Task:
Continue the article about the Appalachian poet Byron Herbert Reece from the point where it ends.

Extracted text:
○ ○ ○ ○ ○ ○ ○

The Atlanta Journal-Constitution
HOW MOUNTAIN POET IS BEING REMEMBERED
Byron Herbert Reece’s writings fell out of favor after World War II.
BLAIRSVILLE — Georgia has a proud heritage of producing literary luminaries. The legacies of authors like Margaret Mitchell, Flannery O’Connor and Joel Chandler Harris continue to live on.
Not so for Byron Herbert Reece, the once-celebrated poet of Appalachia, whom most people called “Hub.”
Reece was nominated for a Pulitzer, winner of two Guggenheim awards, lauded by AJC editor Ralph McGill as one of the “great poets of our time” and the subject of Georgia’s official historic drama, “The Reach of Song.”
But a recent conversation with an English professor at a Georgia university who was unfamiliar with the author was a painful reminder of Reece’s precarious place in history.
Born in Blairsville in 1917, in a log cabin on land now flooded by the Vogel State Park lake, Reece liked to say he was “a farmer first and a writer second.”
He began writing poetry between chores on the family farm. Influenced by his religious faith and exposure to mountain music, he wrote lyrical verse that celebrated natural beauty, retold stories from the Bible and mourned tales of unrequited love. His first published collection, “Ballad of the Bones,” attracted national attention, as well as a number of marriage proposals. In all, he published two novels and four volumes of poetry, but his later output failed to live up to the hype generated by his debut.
In the span of 10 years, literary tastes had changed. Poetry in the post-World War II era was co-opted by the Beat Generation, and rhyming poems became oldfashioned. None of his books paid well enough to raise the family’s meager standard of living.

○ ○ ○ ○ ○ ○ ○

[Stored data entries]
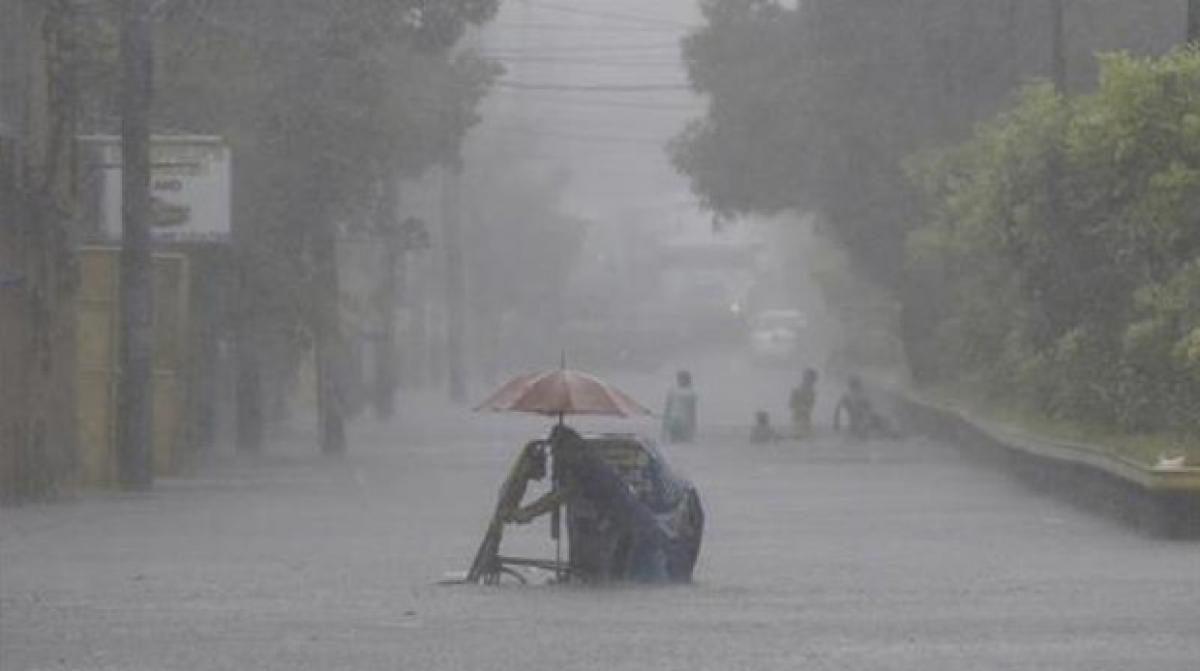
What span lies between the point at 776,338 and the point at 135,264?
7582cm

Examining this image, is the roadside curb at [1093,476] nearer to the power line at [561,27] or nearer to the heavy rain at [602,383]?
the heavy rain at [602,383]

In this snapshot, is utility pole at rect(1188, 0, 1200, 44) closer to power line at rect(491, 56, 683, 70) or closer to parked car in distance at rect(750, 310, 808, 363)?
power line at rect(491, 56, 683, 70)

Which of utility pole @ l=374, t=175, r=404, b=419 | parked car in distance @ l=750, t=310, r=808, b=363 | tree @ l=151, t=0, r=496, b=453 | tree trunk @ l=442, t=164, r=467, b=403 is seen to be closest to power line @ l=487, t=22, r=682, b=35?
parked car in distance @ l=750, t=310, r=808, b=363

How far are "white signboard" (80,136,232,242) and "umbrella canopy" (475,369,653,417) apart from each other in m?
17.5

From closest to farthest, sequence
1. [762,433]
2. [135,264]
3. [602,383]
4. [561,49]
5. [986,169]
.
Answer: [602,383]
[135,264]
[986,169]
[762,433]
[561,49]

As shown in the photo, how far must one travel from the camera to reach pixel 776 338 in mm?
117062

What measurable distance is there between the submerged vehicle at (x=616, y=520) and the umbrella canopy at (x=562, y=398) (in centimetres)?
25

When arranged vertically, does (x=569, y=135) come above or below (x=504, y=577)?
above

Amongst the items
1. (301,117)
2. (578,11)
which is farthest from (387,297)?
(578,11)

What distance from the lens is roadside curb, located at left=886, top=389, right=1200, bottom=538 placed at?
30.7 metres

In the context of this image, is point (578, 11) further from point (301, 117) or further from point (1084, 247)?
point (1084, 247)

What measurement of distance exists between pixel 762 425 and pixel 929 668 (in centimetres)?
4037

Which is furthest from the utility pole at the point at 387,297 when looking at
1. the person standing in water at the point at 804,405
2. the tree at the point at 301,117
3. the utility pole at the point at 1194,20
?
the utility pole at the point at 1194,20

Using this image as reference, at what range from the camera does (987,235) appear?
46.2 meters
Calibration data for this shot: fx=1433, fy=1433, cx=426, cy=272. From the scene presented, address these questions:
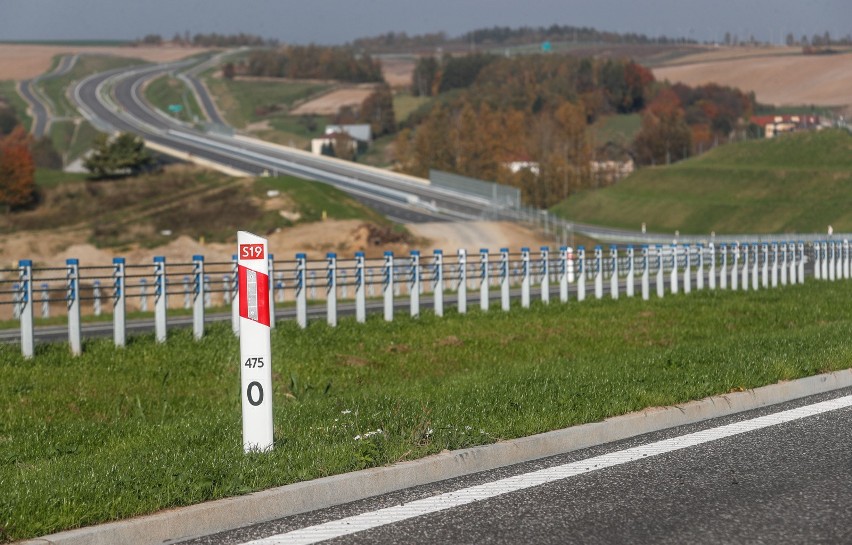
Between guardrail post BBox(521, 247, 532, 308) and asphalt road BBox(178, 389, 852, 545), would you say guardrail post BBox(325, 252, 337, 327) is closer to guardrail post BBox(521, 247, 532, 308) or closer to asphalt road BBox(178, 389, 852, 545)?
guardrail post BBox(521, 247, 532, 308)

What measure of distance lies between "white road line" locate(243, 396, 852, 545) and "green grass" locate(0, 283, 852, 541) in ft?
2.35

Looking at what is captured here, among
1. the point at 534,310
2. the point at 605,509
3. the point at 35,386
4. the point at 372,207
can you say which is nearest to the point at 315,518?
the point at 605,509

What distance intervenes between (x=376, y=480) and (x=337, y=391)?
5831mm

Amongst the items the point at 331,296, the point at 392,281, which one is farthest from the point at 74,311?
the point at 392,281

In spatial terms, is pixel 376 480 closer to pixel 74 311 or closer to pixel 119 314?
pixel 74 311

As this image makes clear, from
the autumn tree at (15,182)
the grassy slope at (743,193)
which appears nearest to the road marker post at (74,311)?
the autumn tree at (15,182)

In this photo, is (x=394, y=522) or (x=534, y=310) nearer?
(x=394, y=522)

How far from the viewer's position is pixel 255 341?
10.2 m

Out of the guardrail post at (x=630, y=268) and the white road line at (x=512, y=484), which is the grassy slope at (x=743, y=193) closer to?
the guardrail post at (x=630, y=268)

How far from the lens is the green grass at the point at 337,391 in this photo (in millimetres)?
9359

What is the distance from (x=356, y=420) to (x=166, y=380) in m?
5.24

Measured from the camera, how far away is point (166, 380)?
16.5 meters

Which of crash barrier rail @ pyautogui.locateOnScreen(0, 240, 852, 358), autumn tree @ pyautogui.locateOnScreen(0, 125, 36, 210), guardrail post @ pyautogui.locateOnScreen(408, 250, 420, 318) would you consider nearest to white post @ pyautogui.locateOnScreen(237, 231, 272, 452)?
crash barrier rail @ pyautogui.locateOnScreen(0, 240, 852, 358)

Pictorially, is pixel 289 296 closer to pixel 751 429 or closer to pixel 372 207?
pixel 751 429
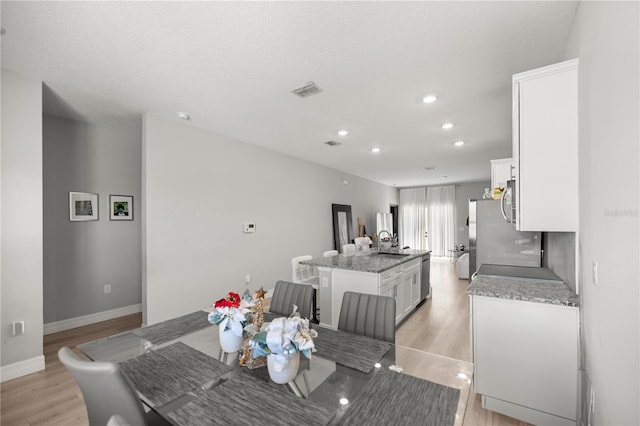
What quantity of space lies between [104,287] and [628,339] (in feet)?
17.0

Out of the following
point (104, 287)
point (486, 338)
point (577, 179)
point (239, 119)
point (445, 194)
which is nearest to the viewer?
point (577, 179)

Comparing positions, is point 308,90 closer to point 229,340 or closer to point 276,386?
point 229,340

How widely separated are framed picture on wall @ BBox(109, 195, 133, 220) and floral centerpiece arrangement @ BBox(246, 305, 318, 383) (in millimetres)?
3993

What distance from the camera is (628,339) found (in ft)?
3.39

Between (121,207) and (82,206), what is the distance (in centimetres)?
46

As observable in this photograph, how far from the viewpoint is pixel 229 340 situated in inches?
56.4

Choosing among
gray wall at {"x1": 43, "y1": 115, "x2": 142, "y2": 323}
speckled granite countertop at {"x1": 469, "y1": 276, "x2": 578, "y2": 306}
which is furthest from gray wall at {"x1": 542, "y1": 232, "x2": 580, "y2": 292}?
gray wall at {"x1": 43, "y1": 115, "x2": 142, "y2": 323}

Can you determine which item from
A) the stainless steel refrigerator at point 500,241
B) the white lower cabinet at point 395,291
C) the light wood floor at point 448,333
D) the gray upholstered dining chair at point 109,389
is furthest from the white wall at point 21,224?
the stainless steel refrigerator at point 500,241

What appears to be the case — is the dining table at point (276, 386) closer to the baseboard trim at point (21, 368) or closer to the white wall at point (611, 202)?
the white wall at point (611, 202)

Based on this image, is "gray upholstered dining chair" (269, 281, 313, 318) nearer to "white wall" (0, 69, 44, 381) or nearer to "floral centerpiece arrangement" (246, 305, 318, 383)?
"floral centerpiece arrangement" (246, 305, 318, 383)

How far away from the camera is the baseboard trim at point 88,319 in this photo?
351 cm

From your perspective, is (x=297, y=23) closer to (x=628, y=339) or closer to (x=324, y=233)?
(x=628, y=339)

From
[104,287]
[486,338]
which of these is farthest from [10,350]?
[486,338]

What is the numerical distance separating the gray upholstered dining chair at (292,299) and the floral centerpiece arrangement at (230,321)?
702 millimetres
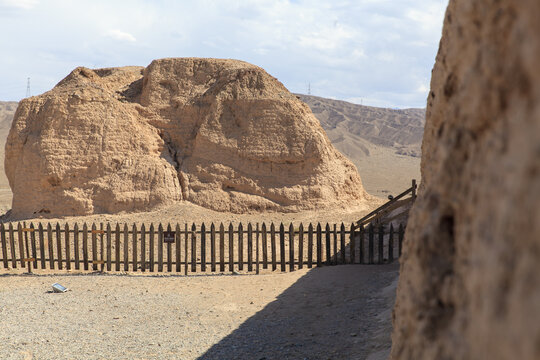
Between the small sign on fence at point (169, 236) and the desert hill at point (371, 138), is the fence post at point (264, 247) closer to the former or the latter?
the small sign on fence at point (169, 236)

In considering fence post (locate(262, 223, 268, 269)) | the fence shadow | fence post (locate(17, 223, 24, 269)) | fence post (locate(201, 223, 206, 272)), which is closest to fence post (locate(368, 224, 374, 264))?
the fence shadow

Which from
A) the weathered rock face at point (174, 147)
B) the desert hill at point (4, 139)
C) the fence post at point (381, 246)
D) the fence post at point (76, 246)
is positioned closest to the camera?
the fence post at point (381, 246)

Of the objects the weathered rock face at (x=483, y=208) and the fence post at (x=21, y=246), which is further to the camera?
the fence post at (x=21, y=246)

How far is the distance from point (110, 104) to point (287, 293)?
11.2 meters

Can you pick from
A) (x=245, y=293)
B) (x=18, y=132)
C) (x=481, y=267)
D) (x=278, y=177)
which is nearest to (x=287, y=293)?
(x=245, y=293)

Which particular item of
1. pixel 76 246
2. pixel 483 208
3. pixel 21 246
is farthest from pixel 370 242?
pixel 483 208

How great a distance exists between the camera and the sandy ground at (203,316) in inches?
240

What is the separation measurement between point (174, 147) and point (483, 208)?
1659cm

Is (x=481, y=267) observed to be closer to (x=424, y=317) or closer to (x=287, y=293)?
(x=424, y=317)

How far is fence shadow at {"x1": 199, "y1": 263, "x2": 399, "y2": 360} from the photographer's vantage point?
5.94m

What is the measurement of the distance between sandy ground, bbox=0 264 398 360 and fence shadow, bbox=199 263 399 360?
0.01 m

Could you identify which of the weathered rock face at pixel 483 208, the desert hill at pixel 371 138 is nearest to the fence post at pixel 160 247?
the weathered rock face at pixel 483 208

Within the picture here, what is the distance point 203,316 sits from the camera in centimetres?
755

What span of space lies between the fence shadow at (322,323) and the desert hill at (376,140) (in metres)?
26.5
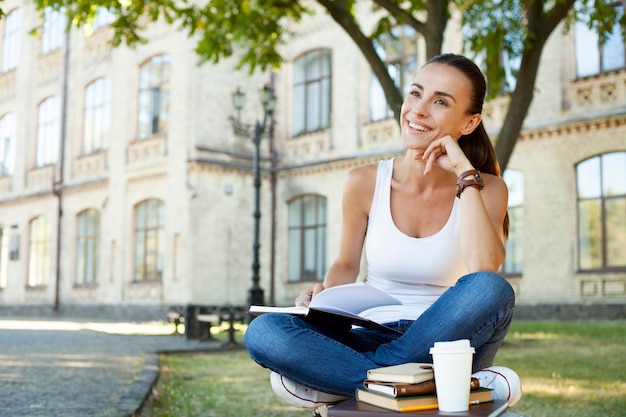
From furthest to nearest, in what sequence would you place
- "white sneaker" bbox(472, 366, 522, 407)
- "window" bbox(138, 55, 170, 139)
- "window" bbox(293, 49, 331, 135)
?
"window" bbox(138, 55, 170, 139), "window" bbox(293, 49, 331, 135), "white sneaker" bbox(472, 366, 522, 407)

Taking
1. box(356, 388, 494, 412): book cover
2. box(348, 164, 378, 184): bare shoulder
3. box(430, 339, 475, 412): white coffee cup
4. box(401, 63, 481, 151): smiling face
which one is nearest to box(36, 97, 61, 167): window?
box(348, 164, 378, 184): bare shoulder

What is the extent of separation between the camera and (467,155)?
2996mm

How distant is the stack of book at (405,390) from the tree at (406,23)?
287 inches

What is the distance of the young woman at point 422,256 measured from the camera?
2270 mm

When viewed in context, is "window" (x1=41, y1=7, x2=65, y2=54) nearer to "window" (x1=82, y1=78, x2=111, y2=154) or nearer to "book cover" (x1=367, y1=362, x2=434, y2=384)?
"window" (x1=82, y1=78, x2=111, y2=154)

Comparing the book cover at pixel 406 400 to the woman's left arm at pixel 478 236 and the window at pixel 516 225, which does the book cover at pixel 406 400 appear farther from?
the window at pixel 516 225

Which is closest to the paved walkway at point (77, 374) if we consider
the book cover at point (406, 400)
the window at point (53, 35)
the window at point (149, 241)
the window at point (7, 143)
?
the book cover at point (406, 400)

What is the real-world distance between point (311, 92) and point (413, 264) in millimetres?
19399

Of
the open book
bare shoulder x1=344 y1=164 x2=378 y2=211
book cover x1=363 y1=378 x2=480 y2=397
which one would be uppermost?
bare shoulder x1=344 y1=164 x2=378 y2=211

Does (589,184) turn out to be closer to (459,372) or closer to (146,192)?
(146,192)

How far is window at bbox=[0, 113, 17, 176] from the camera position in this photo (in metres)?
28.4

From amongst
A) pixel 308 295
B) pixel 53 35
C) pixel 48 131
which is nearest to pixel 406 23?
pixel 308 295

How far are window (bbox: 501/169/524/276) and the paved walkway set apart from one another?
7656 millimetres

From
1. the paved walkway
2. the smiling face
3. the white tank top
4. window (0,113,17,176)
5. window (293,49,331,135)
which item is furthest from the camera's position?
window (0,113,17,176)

○ ○ ○ ○ ○ ○ ○

Response to the task:
Tall and lanky, with chiseled features, brooding eyes and a fop of longish hair atop his head, Reece could have been a standin for Tom Joad, the world-weary hero of John Steinbeck’s “The Grapes of Wrath,” as played by
Henry Fonda.
He certainly suffered many of the same woes as Joad: the hardscrabble life spent farming an unforgiving landscape, devastating illness and loss, the suffocating veil of hopelessness.
But where Joad found salvation in anger and action, Reece ultimately succumbed. He had already nursed his mother until her death from tuberculosis, his father was in the late stages of the disease, and Reece — who was left to run the family farm on his own — was suffering from the same illness. As tragic as it was, a bullet to the head at age 40 must have seemed like his only escape. Biographies of the author always note that Mozart was playing on the record player at the time of his death, and in his desk drawer were the recently graded papers for a class he was teaching at Young Harris College.
There are efforts to keep Reece’s legacy alive. In 2012, the Byron Herbert Reece Farm and Heritage Center opened. Located on a 9.3-acre parcel of the family property, the site features several buildings that were moved there and restored. The family home is now a visitor’s center with a small exhibit of family artifacts and a store selling Reece’s books. The double crib barn and other outbuildings are devoted to demonstrations of farming techniques and implements from the era. A one-room purple house called Mulberry Hall is where Reece
was said to have spent hours reading. And there is a peaceful poetry trail that takes visitors through a small ornamental garden appointed with benches and markers that bear verses from Reece’s poems.
The Reece Farm and Heritage Center is included on the Southern Literary Trail that highlights the homes of significant historic writers in Alabama, Georgia and Mississippi. And on Sept. 23, the 100th anniversary of Reece’s birth will be commemorated on the site. The Byron Herbert Reece Centennial Festival of Remembrance will feature a
barbecue, a performance by the North Georgia Chamber Symphony Quartet, a dramatic reading and remarks from local dignitaries.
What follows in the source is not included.